> _Supplied passage_:
========
Category: Field Trips

Columbus Park Guided Tour

Garden Club of OPRF Field Trip
On Tuesday, October 6, the Garden Club of Oak Park & River Forest sponsored a walk-through Columbus Park. Jette Castro, along with her husband Tony, led the trip for the maximum group of 15. It was a beautiful fall day and most attendees had never visited that part of Columbus Park. You can find a fascinating read about what landscape architect Jens Jensen called, “Balm for the Human Soul,” at , which is the National Park Service official site. Enter in the search space: “Chicago’s Columbus Park.” If you only have limited time, we recommend scrolling down, past the teachers’ section to the section called “Determining the Facts.” Here you will find the fascinating history of the park. I think you will agree that the historic landmark status granted in 2003 is deserved. The group’s take away was one question: “Who knew?”
========
> _Dataset excerpts_:
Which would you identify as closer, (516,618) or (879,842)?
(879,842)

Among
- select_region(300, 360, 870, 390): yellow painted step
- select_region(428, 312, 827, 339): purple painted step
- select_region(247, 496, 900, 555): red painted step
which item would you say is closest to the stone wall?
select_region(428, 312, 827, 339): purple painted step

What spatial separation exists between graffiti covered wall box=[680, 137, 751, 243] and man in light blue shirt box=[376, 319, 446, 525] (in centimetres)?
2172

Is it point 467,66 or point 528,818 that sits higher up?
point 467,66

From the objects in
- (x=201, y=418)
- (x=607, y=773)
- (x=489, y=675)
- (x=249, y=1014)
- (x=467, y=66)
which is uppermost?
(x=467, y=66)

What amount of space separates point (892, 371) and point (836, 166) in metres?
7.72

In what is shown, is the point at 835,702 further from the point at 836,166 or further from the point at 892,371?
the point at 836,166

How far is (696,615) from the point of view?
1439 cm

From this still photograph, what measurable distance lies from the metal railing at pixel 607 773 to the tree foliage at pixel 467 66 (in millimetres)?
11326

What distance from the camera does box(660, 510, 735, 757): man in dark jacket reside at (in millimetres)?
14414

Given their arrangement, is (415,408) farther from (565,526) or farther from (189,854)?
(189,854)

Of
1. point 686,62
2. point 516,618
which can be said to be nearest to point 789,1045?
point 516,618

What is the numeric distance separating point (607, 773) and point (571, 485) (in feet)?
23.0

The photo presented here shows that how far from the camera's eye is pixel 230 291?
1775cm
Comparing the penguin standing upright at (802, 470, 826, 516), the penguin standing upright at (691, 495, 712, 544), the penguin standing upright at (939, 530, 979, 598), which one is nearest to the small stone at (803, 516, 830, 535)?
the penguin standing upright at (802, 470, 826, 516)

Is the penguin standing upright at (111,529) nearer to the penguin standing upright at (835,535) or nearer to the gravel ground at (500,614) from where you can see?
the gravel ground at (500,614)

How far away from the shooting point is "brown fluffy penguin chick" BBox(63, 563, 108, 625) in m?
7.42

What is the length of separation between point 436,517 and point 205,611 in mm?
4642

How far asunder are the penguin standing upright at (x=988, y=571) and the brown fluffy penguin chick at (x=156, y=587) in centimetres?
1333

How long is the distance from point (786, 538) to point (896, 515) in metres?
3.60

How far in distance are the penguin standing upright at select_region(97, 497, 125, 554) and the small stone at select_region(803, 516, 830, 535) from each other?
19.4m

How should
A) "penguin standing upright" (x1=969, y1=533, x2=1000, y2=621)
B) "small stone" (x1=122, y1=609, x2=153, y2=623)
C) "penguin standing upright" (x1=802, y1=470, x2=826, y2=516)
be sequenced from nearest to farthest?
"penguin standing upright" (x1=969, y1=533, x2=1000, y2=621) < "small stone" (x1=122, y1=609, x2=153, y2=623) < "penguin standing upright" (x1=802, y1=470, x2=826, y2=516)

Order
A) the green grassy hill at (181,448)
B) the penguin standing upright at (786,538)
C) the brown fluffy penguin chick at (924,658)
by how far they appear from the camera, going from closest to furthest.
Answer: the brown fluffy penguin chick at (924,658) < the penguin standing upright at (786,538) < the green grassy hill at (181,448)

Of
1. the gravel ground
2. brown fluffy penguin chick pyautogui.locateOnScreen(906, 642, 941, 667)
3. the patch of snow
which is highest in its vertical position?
========
> _Work instructions_: Supply what follows the last sentence of the account of the Garden Club's walk through Columbus Park.

> _Output for this task_:
It was a beautiful fall morning and Jette (& Tony) did an excellent job helping us find birds. Collectively the following birds were observed: a Great Blue Heron, a Red-tailed Hawk, a Northern Flicker, a Brown Creeper, a Northern Cardinal, American Robins, Yellow-rumped Warblers, Wood ducks, Canada Geese, Mallards and sparrows. Club members also enjoyed the flowers like Blue Astors. We learned that the park district found that planting tall plants at the water’s edge keep the geese from walking, and pooping, on their way to the water. Instead they fly directly to the pond. We ended the tour at the Refrectory building patio where we admired its mural from afar as well as the building’s architectural designs. Columbus Park was inaugurated in 1920. According to the 100th Anniversary book, the group learned that Jens Jensen gave a presentation on “Landscape Gardening” to the Garden Club of OPRF in February of 1919.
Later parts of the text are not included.